_Text shown:_
————————

Skip to content

Metadata Configuration Guide

How to configure sql-identity-resolution for your own source tables with custom naming conventions.


Overview

The IDR system is metadata-driven—you describe your source tables via configuration tables, and the system dynamically generates SQL to extract identifiers and build identity graphs. No code changes required.

Your Source Tables → Metadata Configuration → IDR Run → Unified Identities

Quick Start: Complete Example

Copy-paste this example and modify table/column names to match your schema.

This example shows a typical retail setup with two source tables: CRM customers and web signups.

-- ============================================
-- STEP 1: Register your source tables
-- ============================================
INSERT INTO idr_meta.source_table (table_id, table_fqn, entity_type, entity_key_expr, watermark_column, watermark_lookback_minutes, is_active) VALUES
    ('crm',     'mydb.sales.customers',     'PERSON', 'customer_id', 'updated_at', 0, TRUE),
    ('web',     'mydb.web.signups',         'PERSON', 'user_id',     'created_at', 0, TRUE);

-- ============================================
-- STEP 2: Define trust rankings (lower = more trusted)
-- ============================================
INSERT INTO idr_meta.source (table_id, source_name, trust_rank, is_active) VALUES
    ('crm', 'CRM Master Data',     1, TRUE),   -- Most trusted
    ('web', 'Web Registrations',   2, TRUE);

-- ============================================
-- STEP 3: Map columns to identifier types
-- ============================================
INSERT INTO idr_meta.identifier_mapping (table_id, identifier_type, identifier_value_expr, is_hashed) VALUES
    -- CRM source
    ('crm', 'EMAIL', 'email',    FALSE),
    ('crm', 'PHONE', 'phone',    FALSE),

    -- Web source
    ('web', 'EMAIL', 'email',    FALSE),
    ('web', 'PHONE', 'mobile',   FALSE);  -- Different column name, same identifier type

-- ============================================
-- STEP 4: Map attributes for golden profile
-- ============================================
INSERT INTO idr_meta.entity_attribute_mapping (table_id, attribute_name, attribute_expr) VALUES
    ('crm', 'first_name',        'first_name'),
    ('crm', 'last_name',         'last_name'),
    ('crm', 'email_raw',         'email'),
    ('crm', 'phone_raw',         'phone'),
    ('crm', 'record_updated_at', 'updated_at'),

    ('web', 'first_name',        'name'),         -- Column has different name
    ('web', 'email_raw',         'email'),
    ('web', 'phone_raw',         'mobile'),
    ('web', 'record_updated_at', 'created_at');

-- ============================================
-- DONE! Now run: python idr_run.py --run-mode=FULL --dry-run
-- ============================================

What this does: 1. Entities from crm.customers and web.signups are extracted 2. Entities sharing the same EMAIL or PHONE are linked into clusters 3. Golden profiles are built using CRM data first (trust_rank=1), falling back to web data


Configuration Tables

Table Purpose
idr_meta.source_table Register your source tables
idr_meta.source Define trust rankings for survivorship
idr_meta.rule Configure identifier types and matching rules
idr_meta.identifier_mapping Map source columns to identifier types
idr_meta.entity_attribute_mapping Map columns for golden profile
idr_meta.survivorship_rule Define which value wins for each attribute

Step-by-Step: Configuring Your Source Tables

Step 1: Register Source Tables

Add each source table to idr_meta.source_table:

INSERT INTO idr_meta.source_table (
    table_id,           -- Your unique identifier for this source
    table_fqn,          -- Fully qualified table name in YOUR database
    entity_type,        -- PERSON, ACCOUNT, HOUSEHOLD, etc.

————————

_Records:_
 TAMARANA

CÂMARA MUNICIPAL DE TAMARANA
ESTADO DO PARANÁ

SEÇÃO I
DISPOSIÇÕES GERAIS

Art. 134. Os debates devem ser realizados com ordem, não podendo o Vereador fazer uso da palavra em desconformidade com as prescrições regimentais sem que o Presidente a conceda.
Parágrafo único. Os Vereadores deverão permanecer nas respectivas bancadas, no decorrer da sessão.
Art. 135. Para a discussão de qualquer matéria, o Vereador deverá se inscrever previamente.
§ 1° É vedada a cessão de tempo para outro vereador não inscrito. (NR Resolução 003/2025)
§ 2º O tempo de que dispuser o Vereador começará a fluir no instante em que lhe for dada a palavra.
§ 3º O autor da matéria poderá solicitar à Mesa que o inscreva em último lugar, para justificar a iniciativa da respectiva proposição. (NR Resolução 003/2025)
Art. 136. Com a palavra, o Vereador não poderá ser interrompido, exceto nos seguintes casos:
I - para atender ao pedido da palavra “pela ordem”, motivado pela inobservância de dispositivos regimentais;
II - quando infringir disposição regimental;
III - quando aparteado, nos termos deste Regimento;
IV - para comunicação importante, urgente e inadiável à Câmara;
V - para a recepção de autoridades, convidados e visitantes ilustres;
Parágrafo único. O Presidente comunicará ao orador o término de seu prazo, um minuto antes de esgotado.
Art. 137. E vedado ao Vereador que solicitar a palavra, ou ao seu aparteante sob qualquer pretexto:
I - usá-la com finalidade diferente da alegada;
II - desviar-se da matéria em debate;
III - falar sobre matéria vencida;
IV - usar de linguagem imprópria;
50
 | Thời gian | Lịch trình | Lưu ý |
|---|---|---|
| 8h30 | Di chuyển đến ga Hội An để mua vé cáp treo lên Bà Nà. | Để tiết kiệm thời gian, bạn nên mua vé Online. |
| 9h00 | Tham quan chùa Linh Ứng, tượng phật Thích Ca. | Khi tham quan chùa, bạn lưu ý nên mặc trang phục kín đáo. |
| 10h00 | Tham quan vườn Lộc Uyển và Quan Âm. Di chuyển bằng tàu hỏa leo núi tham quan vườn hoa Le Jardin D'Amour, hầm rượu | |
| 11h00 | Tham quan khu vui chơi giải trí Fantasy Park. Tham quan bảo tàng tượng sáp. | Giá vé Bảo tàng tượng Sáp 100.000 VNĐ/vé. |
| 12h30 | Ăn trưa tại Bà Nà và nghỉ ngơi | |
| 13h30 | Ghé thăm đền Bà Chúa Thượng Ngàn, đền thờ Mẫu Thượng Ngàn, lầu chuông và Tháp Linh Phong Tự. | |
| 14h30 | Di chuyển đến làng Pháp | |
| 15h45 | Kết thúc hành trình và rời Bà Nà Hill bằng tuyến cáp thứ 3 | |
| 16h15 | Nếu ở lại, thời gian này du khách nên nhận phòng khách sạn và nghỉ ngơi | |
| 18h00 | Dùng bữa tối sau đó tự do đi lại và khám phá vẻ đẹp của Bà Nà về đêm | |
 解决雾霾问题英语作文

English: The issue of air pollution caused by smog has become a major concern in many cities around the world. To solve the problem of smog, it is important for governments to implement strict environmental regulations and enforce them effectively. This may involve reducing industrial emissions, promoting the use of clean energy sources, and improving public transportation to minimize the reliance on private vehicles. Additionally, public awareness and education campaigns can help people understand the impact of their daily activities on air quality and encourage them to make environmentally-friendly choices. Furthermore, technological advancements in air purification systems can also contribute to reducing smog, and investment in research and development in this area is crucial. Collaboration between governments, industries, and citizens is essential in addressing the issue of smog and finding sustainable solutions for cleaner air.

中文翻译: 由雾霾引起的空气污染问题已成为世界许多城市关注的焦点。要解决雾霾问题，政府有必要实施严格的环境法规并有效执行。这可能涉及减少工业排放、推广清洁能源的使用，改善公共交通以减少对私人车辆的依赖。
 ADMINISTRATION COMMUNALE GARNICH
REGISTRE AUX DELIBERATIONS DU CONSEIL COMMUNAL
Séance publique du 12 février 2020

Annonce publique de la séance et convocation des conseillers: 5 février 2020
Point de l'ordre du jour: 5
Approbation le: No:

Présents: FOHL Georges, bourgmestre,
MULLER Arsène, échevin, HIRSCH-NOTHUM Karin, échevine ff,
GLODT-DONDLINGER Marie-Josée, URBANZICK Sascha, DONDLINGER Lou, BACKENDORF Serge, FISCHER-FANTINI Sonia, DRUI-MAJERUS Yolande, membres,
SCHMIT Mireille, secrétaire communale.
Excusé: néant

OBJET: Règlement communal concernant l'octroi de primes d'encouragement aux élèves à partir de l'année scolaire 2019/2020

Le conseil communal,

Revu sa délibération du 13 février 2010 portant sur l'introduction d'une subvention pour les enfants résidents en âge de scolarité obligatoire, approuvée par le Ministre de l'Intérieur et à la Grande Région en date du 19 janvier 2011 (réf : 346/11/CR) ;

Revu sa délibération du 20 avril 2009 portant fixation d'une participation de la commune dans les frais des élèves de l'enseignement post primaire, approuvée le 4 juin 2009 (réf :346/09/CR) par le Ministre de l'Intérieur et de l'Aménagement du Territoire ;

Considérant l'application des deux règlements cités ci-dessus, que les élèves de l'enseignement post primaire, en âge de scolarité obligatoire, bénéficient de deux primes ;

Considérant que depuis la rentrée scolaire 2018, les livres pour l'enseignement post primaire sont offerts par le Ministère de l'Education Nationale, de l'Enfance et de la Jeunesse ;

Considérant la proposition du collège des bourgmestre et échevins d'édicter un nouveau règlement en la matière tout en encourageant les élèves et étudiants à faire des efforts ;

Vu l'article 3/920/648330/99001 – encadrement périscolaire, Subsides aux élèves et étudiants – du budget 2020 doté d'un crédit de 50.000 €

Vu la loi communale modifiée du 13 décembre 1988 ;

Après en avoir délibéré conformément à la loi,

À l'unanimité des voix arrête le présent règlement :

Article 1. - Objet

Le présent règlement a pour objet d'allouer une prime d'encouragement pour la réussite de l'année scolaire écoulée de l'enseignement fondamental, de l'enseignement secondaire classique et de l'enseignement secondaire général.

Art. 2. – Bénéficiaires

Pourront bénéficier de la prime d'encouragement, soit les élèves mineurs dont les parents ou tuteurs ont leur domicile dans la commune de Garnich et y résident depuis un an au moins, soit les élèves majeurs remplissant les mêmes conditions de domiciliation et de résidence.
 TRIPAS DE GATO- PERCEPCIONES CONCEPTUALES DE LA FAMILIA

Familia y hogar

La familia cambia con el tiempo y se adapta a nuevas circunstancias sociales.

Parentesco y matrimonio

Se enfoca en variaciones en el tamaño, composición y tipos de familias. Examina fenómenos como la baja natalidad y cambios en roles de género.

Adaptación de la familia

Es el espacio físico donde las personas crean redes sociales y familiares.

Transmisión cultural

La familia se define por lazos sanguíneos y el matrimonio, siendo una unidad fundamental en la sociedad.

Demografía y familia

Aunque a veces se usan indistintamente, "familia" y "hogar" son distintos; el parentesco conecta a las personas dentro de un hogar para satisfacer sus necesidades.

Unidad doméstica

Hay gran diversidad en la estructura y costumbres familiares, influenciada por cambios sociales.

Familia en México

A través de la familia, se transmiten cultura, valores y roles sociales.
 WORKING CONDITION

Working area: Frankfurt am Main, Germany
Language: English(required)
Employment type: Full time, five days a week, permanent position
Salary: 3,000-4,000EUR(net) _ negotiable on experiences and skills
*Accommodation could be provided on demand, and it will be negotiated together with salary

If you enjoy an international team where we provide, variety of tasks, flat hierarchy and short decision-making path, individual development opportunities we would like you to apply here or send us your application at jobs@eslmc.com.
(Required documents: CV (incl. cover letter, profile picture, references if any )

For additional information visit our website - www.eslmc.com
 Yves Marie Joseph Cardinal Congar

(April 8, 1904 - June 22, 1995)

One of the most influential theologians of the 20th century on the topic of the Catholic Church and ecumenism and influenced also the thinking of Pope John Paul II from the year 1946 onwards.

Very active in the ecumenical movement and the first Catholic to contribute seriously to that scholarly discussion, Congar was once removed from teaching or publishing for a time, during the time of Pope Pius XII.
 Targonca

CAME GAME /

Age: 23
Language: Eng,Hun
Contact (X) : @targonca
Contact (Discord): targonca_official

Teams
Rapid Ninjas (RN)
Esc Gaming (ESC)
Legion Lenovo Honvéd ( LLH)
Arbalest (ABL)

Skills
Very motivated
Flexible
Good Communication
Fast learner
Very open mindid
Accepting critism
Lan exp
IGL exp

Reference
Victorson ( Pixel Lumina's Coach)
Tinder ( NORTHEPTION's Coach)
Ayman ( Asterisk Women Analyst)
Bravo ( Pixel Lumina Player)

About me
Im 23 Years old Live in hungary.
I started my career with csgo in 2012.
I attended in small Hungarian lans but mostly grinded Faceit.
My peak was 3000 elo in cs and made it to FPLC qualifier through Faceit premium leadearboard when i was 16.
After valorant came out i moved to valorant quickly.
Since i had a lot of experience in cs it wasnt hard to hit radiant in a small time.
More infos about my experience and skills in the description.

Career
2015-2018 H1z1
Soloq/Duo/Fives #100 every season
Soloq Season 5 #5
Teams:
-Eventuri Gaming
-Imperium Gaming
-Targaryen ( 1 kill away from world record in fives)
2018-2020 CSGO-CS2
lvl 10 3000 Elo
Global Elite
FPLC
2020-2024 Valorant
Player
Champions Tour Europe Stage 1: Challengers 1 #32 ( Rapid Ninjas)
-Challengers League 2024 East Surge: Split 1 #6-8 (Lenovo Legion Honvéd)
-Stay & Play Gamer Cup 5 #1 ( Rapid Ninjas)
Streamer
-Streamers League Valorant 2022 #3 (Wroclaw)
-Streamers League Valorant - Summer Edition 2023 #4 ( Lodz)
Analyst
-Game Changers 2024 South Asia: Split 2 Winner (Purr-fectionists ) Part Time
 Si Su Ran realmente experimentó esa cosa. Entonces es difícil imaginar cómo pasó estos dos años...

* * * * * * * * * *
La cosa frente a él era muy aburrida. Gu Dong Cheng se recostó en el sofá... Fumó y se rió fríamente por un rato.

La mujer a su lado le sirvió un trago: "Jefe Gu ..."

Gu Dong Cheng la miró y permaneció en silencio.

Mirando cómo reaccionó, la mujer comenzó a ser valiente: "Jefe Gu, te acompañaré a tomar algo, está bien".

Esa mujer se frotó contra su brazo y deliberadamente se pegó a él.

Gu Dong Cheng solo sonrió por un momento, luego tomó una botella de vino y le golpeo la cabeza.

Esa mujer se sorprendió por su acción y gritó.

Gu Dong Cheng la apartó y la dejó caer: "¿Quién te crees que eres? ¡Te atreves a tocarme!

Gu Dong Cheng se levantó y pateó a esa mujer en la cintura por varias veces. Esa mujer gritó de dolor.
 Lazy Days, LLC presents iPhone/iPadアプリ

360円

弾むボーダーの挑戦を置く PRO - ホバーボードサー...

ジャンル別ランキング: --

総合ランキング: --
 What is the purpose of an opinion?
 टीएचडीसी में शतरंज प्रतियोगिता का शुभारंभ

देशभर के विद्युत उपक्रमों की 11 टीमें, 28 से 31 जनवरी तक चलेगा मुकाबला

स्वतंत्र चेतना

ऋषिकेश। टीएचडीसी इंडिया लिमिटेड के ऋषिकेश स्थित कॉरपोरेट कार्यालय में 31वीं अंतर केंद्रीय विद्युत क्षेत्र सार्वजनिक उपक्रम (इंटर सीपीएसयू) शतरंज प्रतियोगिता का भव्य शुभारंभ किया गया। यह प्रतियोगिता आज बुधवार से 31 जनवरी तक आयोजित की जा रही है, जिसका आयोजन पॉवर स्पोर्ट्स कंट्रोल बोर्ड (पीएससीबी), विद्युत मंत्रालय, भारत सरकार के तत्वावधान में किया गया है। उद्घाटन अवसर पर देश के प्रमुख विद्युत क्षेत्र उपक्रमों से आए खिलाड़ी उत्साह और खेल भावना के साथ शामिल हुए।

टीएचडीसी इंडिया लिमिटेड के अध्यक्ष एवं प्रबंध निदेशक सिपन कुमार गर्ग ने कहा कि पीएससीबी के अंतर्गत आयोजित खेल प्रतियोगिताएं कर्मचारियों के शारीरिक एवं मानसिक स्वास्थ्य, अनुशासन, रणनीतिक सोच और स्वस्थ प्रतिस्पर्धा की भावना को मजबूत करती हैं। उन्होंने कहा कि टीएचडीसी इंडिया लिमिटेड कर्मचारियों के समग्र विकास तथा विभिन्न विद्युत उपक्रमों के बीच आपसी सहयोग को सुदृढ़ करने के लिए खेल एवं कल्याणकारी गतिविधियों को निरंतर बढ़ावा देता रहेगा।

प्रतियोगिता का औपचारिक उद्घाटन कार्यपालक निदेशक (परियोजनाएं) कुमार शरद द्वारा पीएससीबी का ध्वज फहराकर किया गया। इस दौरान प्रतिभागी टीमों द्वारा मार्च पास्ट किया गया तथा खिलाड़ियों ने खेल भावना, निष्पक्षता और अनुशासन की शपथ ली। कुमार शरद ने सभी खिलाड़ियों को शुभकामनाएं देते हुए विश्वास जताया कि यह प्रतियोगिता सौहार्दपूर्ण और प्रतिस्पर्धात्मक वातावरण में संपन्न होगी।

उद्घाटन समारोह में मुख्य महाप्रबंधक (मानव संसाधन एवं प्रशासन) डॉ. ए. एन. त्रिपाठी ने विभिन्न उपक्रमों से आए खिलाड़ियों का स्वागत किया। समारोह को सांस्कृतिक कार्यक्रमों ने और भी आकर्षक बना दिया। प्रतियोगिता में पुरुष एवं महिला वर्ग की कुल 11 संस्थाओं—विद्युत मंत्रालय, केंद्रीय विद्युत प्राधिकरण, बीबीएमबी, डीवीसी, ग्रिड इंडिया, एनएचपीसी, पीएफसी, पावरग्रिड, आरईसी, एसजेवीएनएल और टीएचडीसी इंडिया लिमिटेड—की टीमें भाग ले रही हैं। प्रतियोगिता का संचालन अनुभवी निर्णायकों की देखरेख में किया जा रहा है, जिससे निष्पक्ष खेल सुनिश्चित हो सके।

————————

_Task to carry out:_
In the metadata configuration guide, take the passage starting at "How to configure" and ending at "code changes required.", and rewrite it with "match networks" swapped in for "identity graphs". The entries are not needed for the task that follows.

_Result for this task:_
How to configure sql-identity-resolution for your own source tables with custom naming conventions.


Overview

The IDR system is metadata-driven—you describe your source tables via configuration tables, and the system dynamically generates SQL to extract identifiers and build match networks. No code changes required.